Theatre group walks tall in exploration of our human ancestors
Trying to get a handle on how human ancestors walked millions of years ago can be difficult. It is not something that can be looked up on Google, says Sbo Ntshebe, but chimpanzees provide some clues.
Ntshebe is a lead performer and co-director of the Walking Tall Educational Theatre Project and for years has had to mimic the way human ancestors moved. "It is hard, but what we do is observe apes and humans and we create something in between," he says.
On Friday an audience will have an opportunity to see Ntshebe’s interpretation of some extinct ancestors when he and two other actors launch the 17th season of the Walking Tall Educational Theatre project.
Over the past 16 years, 1.3-million people across Africa have seen the production, and the organisers at the Palaeontological Scientific Trust (PAST), which produces the project, believe they are making a difference in getting Africans to understand science and their origins. With the new season comes a different story but with the same themes.
"Now it is about this boy whose village is fighting another village, because they believe they are polluting the water," Ntshebe says.
"There is an explosion and he passes out and he finds himself in a dream-like world. There he wonders where he is and he meets different people, as he tries to find the wise one."
Ntshebe and his fellow actors will tell this through physical theatre — where the actors can’t lean on props but relate the story through the movement of their bodies.
"They use their bodies to illustrate different kinds of pre-historic creatures, different stages of human evolution. It is quite amazing," says Prof Rob Blumenschine, PAST’s chief scientist. PAST was founded in 1994 to fund palaeontological research and education in Africa. When Blumenschine was introduced to the concept of the Walking Tall project, he was sceptical.
"But since I have been working with Walking Tall, I have discovered that it is an absolutely marvellous way to introduce kids and community members to this science," he says. "We don’t bombard audiences with information."

# ASSIGNMENT A
For the Walking Tall article, mark each statement yes or no and quote the words from the article that decide it: (i) PAST was founded in 1994. (ii) The new season tells the same story as earlier seasons. (iii) The actors rely on props to tell the story.
# ASSIGNMENT B
Write out everything from "Ntshebe and his" down to "he was sceptical." in the Walking Tall article again, changing "physical theatre" to "movement theatre".
# ASSIGNMENT C
Please list every number written in digits in the Walking Tall article.
The material after this point comes from a separate source.

# PROVIDED MATERIAL
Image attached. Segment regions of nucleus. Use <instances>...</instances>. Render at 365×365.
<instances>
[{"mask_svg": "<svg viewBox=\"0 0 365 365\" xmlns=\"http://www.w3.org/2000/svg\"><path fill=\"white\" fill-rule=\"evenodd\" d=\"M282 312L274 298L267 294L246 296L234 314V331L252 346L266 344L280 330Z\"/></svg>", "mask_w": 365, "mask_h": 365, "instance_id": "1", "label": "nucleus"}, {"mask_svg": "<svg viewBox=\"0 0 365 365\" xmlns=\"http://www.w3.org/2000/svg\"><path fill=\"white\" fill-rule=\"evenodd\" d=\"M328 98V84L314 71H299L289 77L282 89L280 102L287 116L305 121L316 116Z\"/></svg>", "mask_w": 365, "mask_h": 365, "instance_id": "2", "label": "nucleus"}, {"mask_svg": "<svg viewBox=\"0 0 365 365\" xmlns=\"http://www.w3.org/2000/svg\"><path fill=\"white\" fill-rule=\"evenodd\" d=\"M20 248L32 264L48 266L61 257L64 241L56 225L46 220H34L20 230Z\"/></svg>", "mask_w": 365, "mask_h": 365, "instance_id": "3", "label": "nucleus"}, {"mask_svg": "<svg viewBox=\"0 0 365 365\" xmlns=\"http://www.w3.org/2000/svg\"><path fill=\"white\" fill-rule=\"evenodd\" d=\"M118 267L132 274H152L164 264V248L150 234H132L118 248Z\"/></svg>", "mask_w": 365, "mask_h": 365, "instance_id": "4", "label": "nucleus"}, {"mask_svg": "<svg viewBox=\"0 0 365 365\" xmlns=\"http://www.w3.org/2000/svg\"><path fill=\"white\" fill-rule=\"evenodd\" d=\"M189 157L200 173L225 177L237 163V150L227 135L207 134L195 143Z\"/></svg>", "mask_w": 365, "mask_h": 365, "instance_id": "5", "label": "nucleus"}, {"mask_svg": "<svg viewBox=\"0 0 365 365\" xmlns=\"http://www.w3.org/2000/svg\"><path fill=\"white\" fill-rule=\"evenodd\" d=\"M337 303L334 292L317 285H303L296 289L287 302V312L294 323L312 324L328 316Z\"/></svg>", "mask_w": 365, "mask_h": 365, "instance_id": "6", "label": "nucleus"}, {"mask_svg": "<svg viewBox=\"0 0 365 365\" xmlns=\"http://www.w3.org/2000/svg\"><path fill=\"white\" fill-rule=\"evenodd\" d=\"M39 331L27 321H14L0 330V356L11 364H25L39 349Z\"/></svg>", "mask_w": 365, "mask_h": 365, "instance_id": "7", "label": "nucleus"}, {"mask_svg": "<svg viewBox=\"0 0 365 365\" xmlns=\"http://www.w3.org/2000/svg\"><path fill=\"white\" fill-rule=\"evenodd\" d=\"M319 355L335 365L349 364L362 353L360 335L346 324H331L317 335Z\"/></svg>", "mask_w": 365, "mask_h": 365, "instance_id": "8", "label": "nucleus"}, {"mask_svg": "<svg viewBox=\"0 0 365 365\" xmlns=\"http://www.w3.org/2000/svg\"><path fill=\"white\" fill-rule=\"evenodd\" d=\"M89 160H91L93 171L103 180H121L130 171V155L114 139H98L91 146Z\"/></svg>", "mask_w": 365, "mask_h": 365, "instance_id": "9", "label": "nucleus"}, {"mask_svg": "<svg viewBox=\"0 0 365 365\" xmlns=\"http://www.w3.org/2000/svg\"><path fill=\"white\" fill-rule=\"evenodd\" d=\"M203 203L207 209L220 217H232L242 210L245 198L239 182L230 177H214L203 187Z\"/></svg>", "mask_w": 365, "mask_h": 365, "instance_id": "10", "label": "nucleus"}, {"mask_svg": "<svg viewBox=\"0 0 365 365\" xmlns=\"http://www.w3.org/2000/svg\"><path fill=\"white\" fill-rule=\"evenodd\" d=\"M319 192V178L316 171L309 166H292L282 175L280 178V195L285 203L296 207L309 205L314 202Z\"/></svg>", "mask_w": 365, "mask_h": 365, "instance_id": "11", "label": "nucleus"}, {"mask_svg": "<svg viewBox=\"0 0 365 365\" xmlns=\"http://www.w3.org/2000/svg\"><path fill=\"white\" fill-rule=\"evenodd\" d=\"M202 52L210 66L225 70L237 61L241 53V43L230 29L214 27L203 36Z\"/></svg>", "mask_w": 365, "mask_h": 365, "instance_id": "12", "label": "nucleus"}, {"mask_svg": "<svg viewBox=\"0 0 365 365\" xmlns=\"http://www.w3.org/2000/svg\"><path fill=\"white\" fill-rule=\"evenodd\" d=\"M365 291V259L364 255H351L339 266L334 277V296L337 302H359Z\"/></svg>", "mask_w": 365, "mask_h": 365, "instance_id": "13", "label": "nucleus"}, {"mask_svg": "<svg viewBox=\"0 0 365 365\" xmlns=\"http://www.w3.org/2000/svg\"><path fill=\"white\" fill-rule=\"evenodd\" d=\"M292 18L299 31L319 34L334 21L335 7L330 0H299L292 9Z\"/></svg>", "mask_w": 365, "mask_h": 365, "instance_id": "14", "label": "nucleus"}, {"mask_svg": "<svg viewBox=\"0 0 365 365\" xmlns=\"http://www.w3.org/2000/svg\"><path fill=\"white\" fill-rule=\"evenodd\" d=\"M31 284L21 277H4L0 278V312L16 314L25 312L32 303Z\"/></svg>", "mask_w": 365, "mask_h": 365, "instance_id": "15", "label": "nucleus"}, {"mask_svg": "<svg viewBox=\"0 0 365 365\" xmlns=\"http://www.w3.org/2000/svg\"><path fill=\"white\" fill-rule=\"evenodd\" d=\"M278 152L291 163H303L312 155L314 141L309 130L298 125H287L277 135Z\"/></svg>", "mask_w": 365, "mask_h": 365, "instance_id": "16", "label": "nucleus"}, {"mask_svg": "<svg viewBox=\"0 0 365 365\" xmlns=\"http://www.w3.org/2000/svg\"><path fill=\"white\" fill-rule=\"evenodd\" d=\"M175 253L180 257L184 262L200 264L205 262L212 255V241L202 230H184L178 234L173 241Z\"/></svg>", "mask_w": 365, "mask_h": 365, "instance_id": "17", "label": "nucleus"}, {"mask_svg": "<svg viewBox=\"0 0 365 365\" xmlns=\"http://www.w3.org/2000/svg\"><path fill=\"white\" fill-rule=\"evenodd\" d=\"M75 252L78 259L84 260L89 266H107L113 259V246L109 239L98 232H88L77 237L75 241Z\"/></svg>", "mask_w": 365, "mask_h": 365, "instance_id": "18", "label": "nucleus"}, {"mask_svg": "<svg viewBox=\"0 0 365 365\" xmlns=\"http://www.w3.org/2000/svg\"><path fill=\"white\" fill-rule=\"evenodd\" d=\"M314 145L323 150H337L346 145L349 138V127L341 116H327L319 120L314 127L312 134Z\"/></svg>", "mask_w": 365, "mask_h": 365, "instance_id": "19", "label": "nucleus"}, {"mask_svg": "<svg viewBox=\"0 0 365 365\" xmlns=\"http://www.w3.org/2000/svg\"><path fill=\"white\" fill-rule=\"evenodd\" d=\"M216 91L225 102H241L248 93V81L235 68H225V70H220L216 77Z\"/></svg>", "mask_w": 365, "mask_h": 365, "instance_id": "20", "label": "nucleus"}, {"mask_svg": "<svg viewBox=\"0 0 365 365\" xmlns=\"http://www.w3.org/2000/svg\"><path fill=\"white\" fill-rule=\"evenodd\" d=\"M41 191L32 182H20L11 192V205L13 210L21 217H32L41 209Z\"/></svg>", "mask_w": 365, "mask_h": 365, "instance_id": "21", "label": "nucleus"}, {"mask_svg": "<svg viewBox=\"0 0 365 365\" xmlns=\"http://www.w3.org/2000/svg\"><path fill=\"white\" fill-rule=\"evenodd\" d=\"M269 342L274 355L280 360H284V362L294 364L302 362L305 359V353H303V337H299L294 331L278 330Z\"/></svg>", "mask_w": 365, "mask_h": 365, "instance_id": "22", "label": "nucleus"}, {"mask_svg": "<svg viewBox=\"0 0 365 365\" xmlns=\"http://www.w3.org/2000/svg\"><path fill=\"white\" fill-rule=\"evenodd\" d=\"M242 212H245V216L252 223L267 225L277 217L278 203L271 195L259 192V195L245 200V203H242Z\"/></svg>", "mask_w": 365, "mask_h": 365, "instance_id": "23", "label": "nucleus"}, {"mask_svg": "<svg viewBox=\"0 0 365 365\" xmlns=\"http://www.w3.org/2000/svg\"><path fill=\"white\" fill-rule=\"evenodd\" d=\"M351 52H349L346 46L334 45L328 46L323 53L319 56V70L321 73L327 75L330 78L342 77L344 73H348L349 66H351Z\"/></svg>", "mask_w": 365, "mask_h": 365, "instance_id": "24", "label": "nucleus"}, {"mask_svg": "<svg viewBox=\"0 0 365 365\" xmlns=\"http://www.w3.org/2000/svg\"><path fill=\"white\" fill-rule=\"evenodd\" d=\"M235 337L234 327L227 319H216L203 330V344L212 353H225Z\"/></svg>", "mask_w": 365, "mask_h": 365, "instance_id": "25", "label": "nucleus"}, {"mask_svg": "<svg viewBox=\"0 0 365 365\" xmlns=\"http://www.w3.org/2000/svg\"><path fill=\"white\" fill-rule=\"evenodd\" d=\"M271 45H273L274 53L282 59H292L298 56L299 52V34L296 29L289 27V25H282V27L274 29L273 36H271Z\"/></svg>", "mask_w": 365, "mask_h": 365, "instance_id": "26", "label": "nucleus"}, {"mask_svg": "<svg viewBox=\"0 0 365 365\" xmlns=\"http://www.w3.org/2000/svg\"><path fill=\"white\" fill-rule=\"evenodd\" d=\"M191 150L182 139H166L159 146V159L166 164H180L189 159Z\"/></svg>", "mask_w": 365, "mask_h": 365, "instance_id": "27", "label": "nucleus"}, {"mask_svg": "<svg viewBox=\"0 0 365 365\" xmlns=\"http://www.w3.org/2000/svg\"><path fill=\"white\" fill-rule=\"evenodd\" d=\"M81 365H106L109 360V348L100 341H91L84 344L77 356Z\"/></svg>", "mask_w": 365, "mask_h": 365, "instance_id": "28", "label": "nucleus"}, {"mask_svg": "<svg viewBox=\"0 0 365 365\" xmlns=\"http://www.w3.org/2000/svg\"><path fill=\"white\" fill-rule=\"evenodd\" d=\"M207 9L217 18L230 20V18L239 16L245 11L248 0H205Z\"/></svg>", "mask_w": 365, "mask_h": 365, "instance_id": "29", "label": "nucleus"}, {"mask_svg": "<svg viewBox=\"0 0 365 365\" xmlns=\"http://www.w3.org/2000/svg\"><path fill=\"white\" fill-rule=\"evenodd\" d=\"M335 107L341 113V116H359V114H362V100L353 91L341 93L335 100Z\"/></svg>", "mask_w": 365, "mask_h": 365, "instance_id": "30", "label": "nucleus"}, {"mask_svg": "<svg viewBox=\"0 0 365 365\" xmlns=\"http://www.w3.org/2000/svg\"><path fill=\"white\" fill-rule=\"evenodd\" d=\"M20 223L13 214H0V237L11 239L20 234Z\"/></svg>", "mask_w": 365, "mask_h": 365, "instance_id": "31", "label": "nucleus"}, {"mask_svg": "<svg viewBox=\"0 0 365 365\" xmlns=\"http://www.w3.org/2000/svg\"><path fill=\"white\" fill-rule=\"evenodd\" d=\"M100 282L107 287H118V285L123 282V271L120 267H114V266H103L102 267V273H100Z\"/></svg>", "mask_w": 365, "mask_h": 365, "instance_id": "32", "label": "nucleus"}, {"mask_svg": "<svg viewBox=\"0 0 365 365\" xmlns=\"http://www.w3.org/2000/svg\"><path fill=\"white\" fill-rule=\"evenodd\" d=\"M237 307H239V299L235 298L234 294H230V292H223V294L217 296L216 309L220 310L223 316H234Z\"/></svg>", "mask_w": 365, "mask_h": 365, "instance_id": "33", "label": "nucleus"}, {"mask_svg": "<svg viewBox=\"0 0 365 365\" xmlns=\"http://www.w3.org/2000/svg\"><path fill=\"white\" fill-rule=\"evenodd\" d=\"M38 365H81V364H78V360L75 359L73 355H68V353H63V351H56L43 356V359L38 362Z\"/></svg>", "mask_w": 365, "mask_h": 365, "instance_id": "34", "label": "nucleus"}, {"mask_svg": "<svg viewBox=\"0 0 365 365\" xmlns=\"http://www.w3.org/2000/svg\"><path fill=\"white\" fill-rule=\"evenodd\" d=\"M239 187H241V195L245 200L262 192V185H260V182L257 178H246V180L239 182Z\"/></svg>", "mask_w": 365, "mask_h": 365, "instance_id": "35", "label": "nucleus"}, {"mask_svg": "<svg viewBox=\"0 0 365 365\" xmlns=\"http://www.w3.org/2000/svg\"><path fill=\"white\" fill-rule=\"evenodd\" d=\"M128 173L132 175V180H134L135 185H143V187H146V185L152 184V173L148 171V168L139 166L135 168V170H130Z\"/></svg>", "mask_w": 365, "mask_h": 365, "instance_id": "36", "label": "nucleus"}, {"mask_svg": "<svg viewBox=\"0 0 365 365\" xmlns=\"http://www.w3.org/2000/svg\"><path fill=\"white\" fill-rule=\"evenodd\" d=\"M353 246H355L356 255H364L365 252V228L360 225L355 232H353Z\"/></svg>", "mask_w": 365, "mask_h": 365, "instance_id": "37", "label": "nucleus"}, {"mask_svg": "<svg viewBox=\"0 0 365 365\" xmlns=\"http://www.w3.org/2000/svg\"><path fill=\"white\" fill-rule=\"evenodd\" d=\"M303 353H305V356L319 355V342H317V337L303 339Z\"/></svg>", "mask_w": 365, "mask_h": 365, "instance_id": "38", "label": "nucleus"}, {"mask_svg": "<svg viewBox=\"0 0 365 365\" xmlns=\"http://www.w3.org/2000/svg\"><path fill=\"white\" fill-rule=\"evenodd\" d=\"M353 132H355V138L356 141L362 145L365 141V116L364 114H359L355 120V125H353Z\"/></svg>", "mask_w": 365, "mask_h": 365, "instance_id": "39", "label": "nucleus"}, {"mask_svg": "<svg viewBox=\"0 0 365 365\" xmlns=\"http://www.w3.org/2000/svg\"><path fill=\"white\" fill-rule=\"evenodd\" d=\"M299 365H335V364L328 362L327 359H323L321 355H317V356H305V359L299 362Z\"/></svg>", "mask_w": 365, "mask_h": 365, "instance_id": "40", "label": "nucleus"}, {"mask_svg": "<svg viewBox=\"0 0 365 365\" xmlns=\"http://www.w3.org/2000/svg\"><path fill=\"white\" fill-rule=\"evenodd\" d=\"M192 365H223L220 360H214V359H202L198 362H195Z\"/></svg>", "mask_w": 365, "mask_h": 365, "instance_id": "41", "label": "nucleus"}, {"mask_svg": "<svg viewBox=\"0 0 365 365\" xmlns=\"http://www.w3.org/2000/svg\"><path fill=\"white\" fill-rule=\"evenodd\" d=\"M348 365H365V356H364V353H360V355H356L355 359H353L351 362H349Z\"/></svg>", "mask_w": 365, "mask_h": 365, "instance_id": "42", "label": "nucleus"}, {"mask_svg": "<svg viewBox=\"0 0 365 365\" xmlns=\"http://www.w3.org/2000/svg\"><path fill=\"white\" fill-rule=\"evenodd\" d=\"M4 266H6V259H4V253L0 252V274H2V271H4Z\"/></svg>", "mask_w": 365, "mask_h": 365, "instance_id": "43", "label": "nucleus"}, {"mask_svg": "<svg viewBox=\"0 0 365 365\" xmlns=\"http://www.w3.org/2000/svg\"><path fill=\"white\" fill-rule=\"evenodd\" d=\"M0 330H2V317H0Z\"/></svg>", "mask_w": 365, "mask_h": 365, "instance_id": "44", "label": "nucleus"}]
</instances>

# ANSWER AREA A
(i) Yes: "PAST was founded in 1994 to fund palaeontological research and education in Africa."
(ii) No: "With the new season comes a different story but with the same themes."
(iii) No: "where the actors can’t lean on props but relate the story through the movement of their bodies."

# ANSWER AREA B
Ntshebe and his fellow actors will tell this through movement theatre — where the actors can’t lean on props but relate the story through the movement of their bodies.
"They use their bodies to illustrate different kinds of pre-historic creatures, different stages of human evolution. It is quite amazing," says Prof Rob Blumenschine, PAST’s chief scientist. PAST was founded in 1994 to fund palaeontological research and education in Africa. When Blumenschine was introduced to the concept of the Walking Tall project, he was sceptical.

# ANSWER AREA C
17th, 16, 1.3-million, 1994